▶ [Work to complete]: Gather each line of the records where "States" appears.

***** Provided material

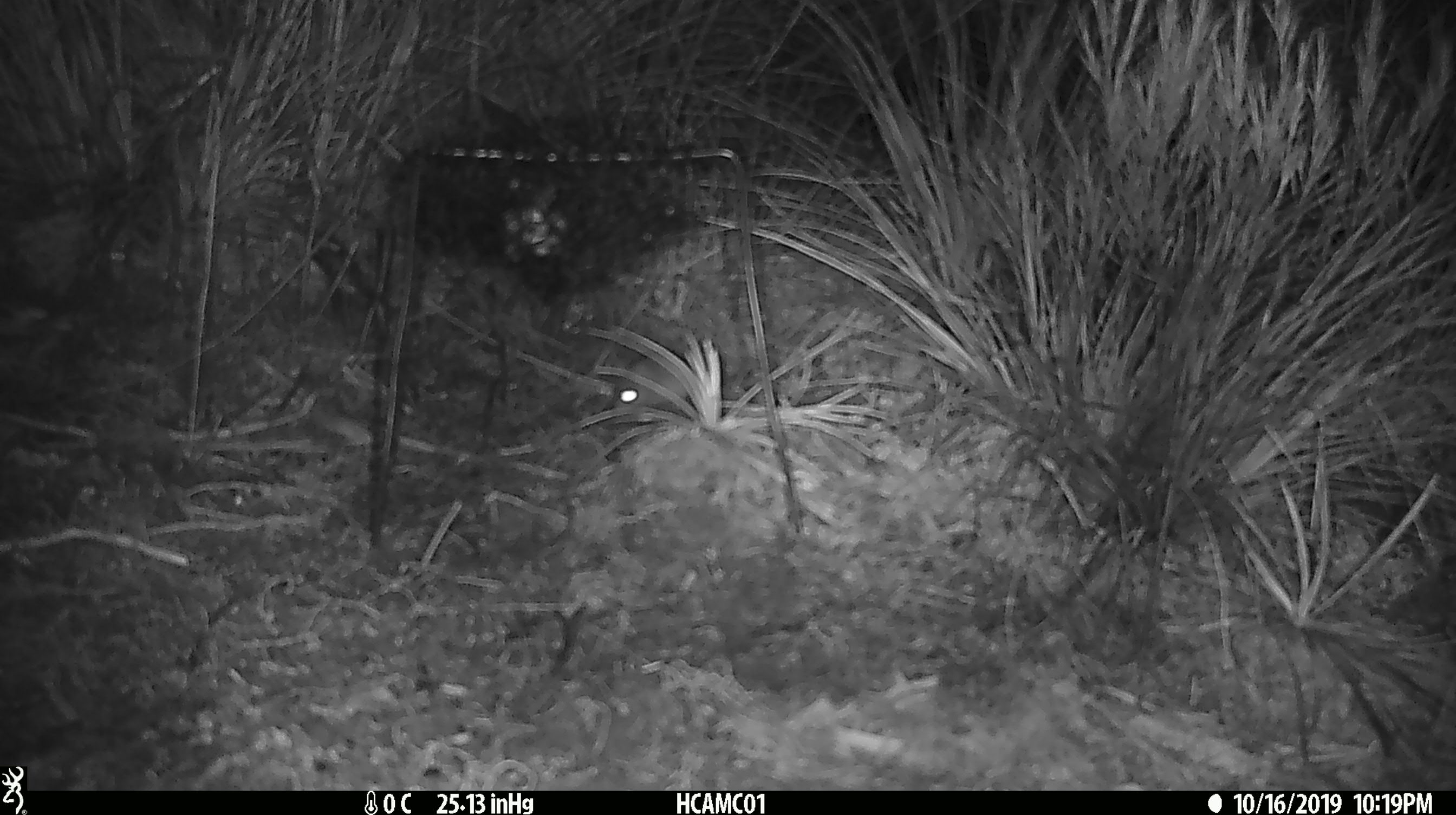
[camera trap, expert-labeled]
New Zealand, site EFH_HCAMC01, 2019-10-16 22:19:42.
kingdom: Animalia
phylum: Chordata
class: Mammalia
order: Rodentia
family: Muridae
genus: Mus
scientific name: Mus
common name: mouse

**********
***** Provided material

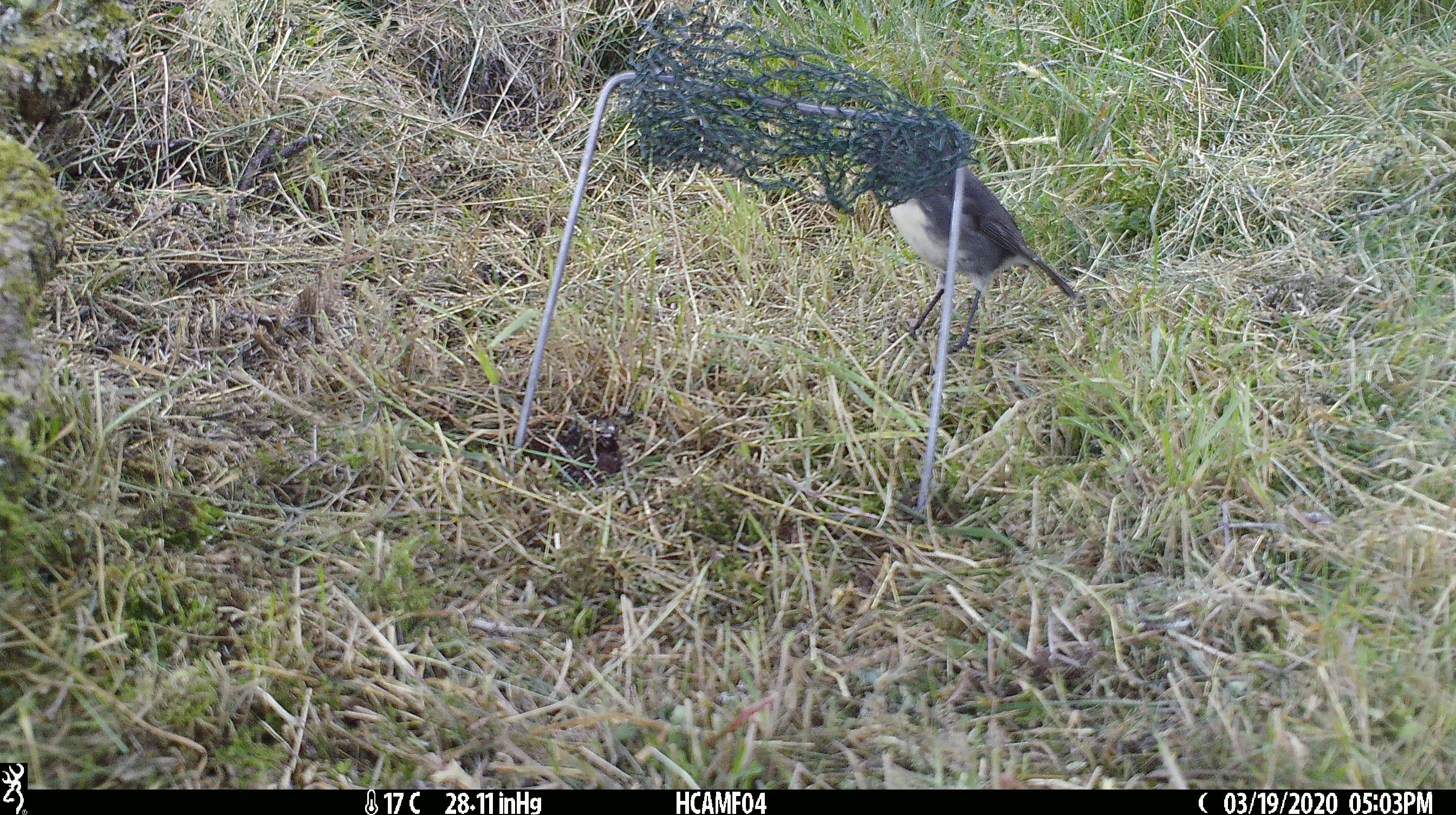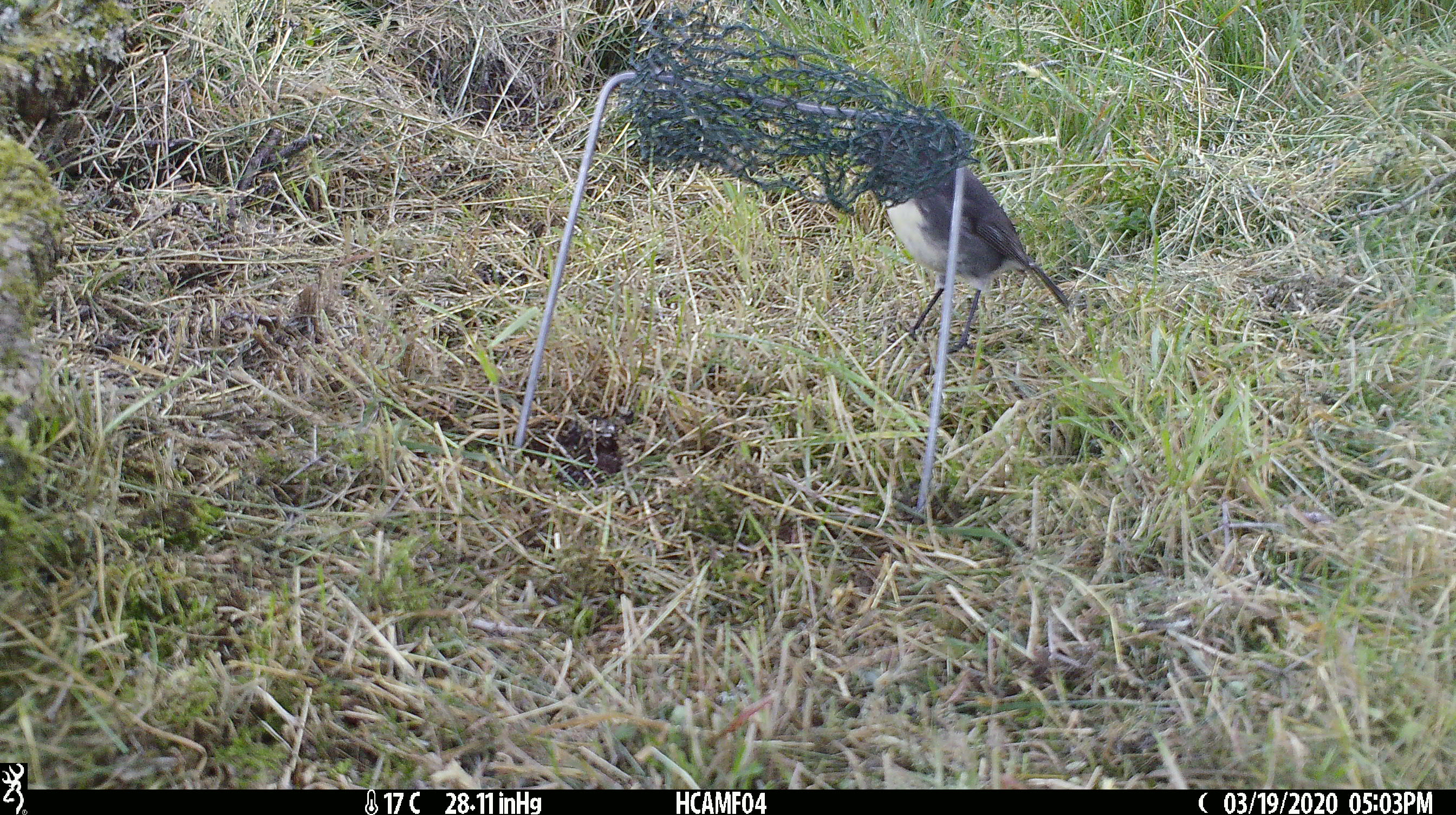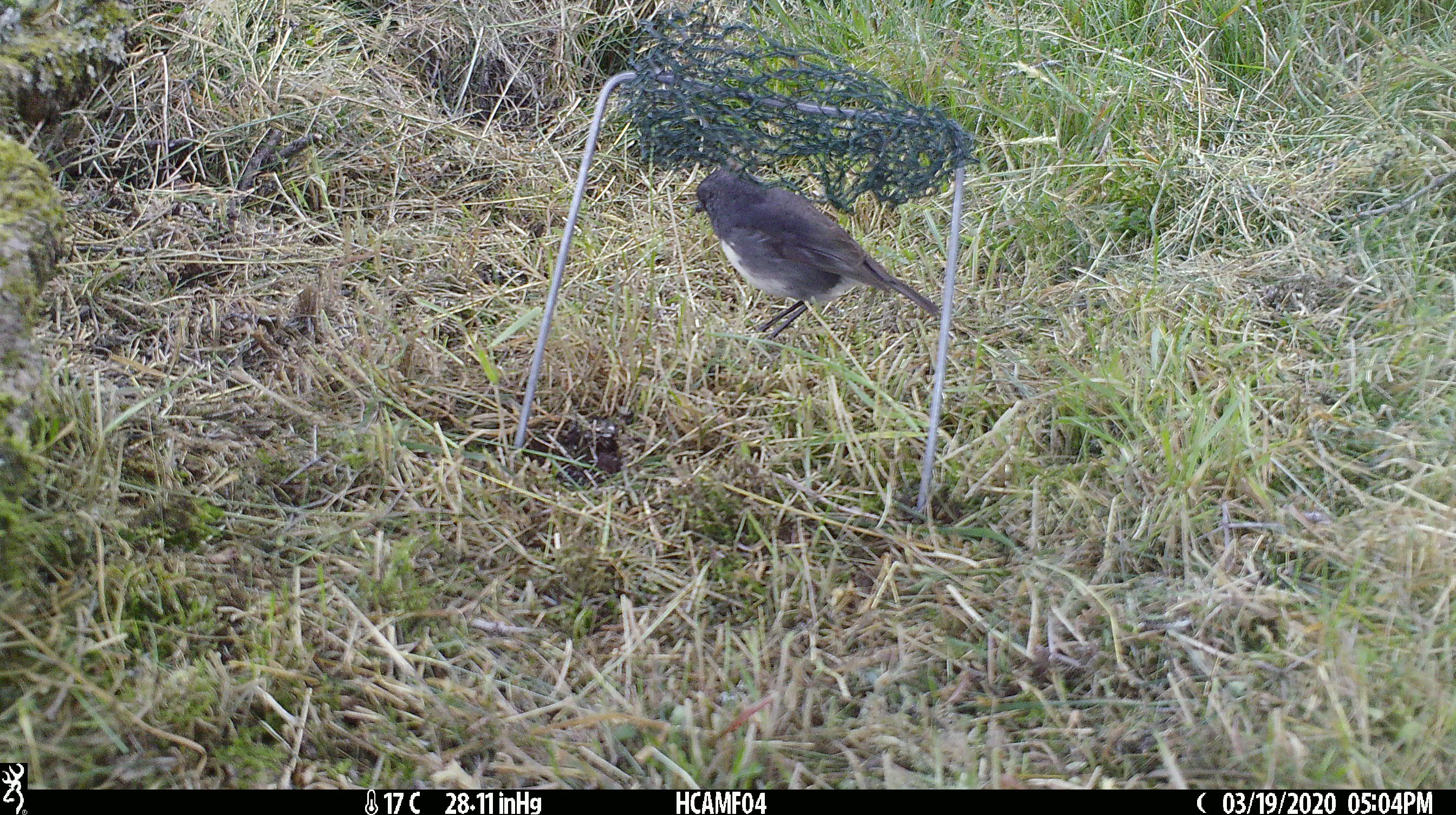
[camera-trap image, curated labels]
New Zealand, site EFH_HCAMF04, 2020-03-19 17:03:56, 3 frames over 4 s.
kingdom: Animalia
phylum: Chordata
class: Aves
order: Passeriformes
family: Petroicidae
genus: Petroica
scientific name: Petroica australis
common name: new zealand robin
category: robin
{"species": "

**********
***** Provided material

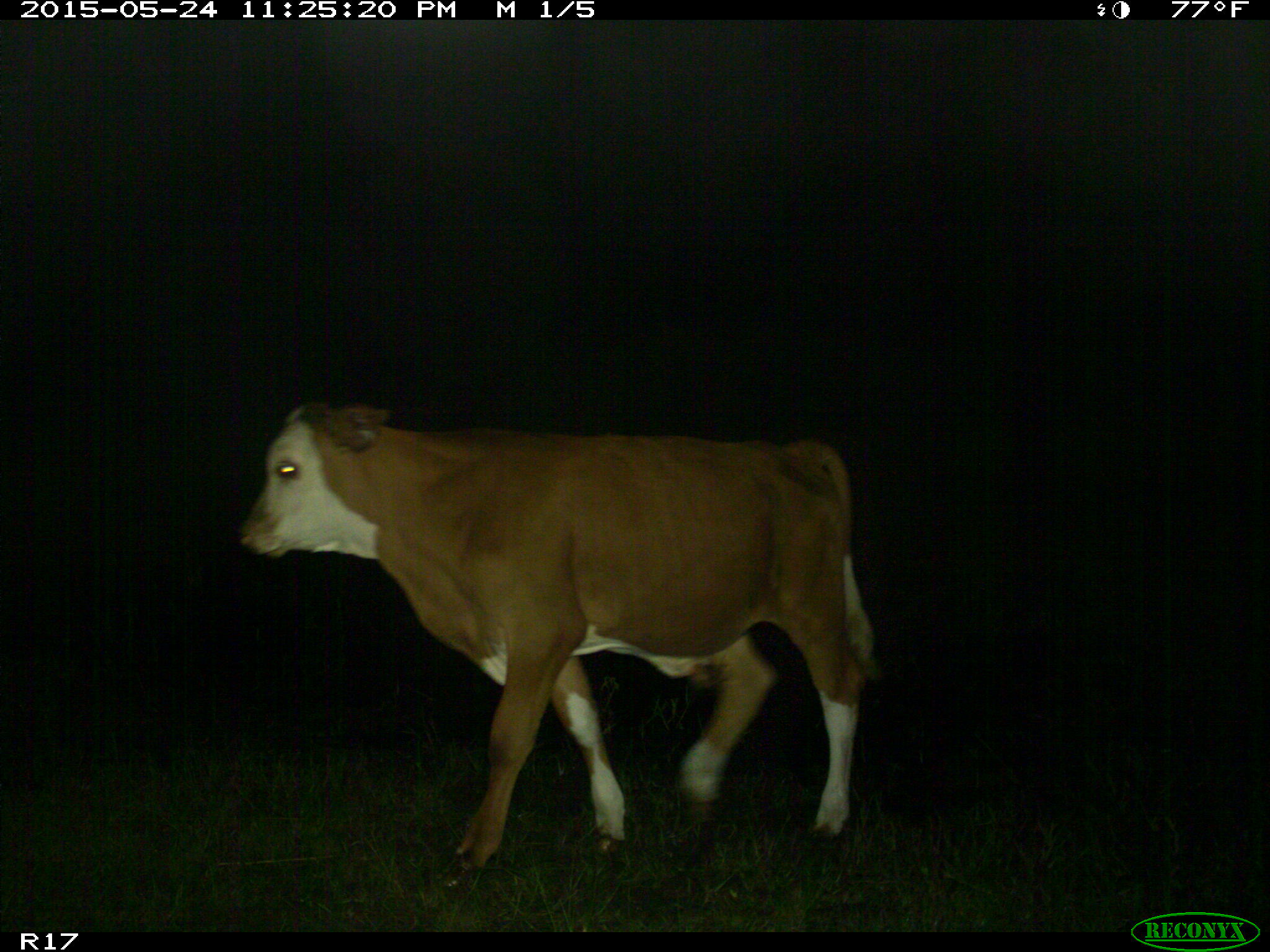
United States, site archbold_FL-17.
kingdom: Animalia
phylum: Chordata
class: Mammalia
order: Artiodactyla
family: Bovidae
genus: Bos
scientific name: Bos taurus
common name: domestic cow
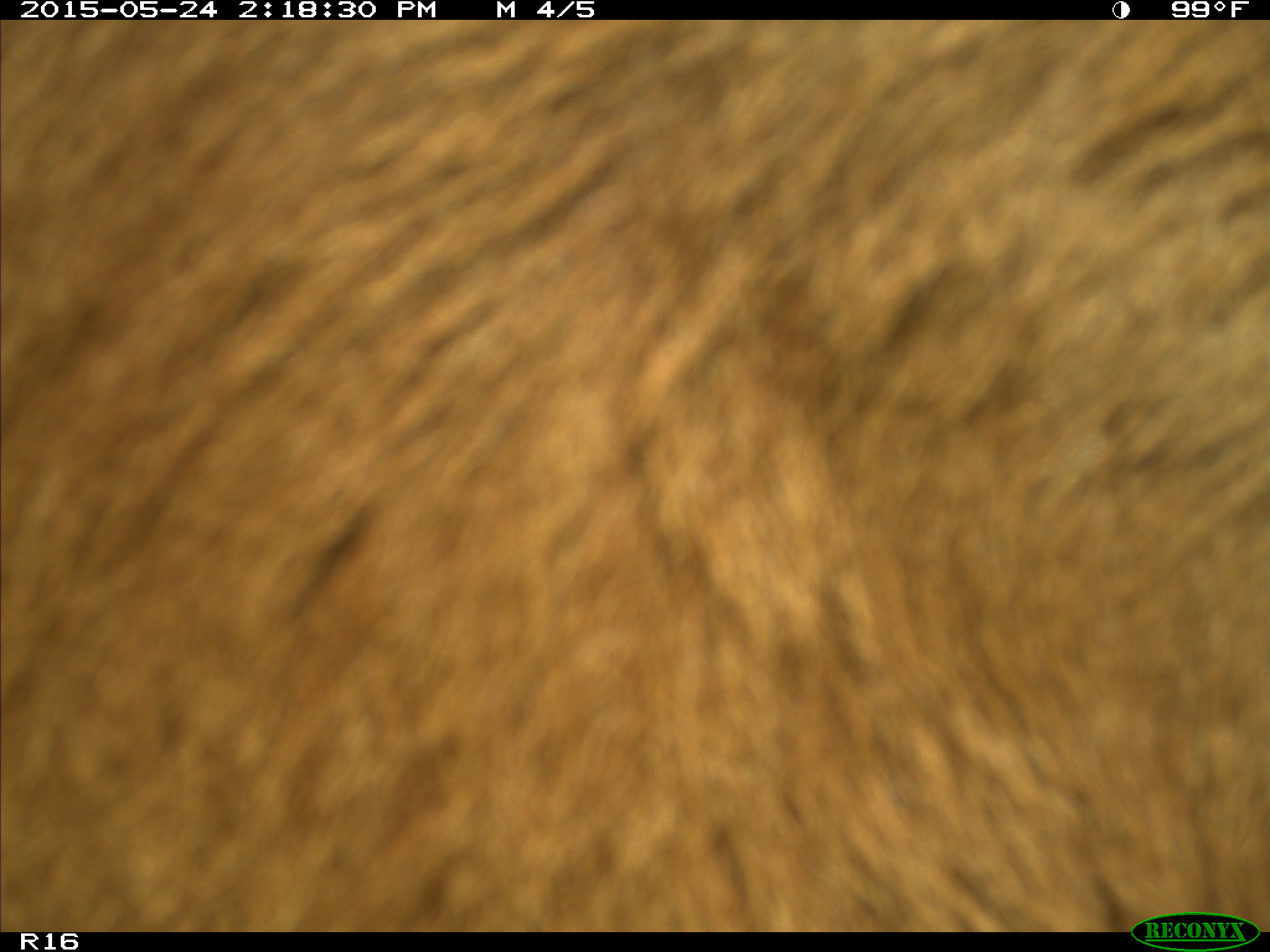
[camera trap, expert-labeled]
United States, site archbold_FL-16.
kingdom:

**********

▶ [Task output]:
United States, site archbold_FL-17.
United States, site archbold_FL-16.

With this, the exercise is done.